Dans quelles circonstances un avocat peut-il rendre visite à son client ?
Il me semble que la commission a des difficultés à comprendre les avocats qui exercent au pénal. On reproche à ces derniers de rendre visite à des personnes condamnées pour trafic de drogue et dont les appels ont été rejetés. Ce que je trouve absurde. La prison n’est pas un goulag. Les prisonniers ont, eux aussi, des droits. Ils ont toujours droit à un conseil légal, ne serait-ce que pour des besoins administratifs. Par exemple, des plaintes à déposer à la National Human Rights Commission au sujet de leurs conditions de détention ou des demandes à remettre à la Commission de pourvoi en grâce.

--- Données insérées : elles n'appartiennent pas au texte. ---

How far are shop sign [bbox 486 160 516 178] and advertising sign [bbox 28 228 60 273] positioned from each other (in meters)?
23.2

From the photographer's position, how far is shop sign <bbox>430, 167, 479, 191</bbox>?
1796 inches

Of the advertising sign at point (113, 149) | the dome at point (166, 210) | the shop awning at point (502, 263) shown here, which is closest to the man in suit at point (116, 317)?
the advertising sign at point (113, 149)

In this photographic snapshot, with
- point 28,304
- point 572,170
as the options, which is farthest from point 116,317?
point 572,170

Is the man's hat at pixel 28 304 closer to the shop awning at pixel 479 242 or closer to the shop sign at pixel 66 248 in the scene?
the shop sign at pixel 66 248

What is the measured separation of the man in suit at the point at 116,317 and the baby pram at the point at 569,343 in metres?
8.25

Il peut s’agir aussi de remises de peine, vu l’évolution de la jurisprudence.
Dans le passé, vous avez eu quelques démêlés avec le Bar Council pour « non-respect » du code d’éthique, notamment dans l’affaire Michaela Harte et concernant votre déclaration contre le Directeur des poursuites publiques dans l’affaire Gooljaury. Où en est la situation ?
L’affaire Michaela Harte est sans doute le procès aux assises le plus long et le plus médiatisé par la presse internationale. BBC News m’avait même décrit comme « The tenacious outspoken lawyer ». Mon travail d’avocat a été suivi et commenté quotidiennement sur plusieurs chaînes de télévision irlandaises. J’ai même reçu une centaine de lettres. Cela a, sans doute, attisé beaucoup de jalousie. En tant qu’avocat, mes services ont été sollicités dans pas mal de high-profile cases pendant les 16 dernières années.

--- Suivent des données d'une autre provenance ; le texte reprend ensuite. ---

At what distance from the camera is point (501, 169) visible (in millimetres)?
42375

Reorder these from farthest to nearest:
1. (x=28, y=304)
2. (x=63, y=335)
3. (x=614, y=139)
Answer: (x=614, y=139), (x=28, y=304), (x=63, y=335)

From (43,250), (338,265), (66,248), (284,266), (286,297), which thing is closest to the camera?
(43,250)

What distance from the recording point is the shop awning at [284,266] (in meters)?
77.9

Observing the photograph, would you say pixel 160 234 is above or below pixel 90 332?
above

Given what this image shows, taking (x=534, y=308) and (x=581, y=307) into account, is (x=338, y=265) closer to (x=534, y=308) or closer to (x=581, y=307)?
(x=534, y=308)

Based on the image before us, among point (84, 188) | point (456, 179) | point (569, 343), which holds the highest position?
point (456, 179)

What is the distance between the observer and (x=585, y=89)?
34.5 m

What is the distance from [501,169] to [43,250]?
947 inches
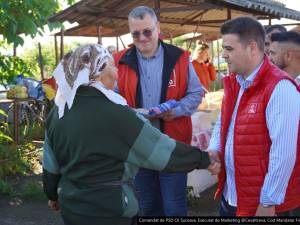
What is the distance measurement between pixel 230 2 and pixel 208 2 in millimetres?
405

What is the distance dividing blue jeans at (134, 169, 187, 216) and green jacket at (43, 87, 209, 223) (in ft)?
3.32

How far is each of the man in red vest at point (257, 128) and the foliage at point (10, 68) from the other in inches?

Malheureusement, c’est le prix à payer pour cette ascension fulgurante. Vous savez que tous les grands avocats ayant exercé au pénal à travers le monde ont eu un parcours parsemé d’embûches. Sir Gaëtan Duval, Q.C, et Jacques Verges, entre autres, n’ont pu y échapper.
L’opposition réclame votre démission. Que répondez-vous à cela ? N’est-ce pas plus honorable de « step down » ?
Mon travail de Deputy Speaker est distinct de ma profession d’avocat. J’ai toujours fait mon travail d’avocat avec intégrité et professionnalisme. Je poursuivrai celui de Deputy Speaker avec autant de panache. Je ne prends pas au sérieux les propos d’un politicien qui enchaîne les échecs et demande la dissolution du Parlement tous les jours.
Dans son rêve égoïste de devenir Premier ministre, il finit par devenir premier sinistre. À ceux qui me demandent de step down, je dis de loger un Constitutional Challenge en Cour suprême ou de déposer une Motion of no Confidence à l’Assemblée nationale.
Paul Lam Shang Leen a fait ressortir, à plusieurs reprises, que je ne suis accusé de rien. De toute façon, même si on est accusé de quelque chose, on est présumé innocent jusqu’à preuve du contraire.